▸ **AIM OF THE TASK**: Count the lines of the listing that contain the string "distance", matching case exactly, and give only that number.

■ ■ ■

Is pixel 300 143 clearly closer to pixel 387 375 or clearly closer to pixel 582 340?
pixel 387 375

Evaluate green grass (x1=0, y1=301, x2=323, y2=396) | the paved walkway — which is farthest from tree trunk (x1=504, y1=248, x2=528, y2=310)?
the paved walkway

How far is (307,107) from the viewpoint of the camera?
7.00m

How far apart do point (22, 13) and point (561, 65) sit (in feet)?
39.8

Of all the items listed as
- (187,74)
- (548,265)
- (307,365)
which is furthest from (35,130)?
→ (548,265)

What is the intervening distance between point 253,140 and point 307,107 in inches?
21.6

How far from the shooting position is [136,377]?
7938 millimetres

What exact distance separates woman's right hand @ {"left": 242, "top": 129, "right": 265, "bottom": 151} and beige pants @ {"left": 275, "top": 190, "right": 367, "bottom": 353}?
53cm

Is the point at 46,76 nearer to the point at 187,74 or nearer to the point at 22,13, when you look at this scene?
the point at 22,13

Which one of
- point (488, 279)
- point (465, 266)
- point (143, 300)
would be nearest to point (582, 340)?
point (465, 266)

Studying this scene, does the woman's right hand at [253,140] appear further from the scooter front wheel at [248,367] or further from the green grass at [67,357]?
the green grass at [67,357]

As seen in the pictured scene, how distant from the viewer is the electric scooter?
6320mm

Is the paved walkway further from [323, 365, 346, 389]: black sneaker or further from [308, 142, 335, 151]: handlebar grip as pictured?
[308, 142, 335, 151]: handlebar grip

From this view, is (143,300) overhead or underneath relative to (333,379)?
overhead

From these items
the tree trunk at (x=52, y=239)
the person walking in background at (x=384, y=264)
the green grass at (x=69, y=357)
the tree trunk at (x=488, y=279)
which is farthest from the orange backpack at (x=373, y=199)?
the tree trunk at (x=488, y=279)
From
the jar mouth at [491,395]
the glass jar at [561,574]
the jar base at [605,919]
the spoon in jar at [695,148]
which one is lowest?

■ ■ ■

▸ **CORRECT RESPONSE**: 2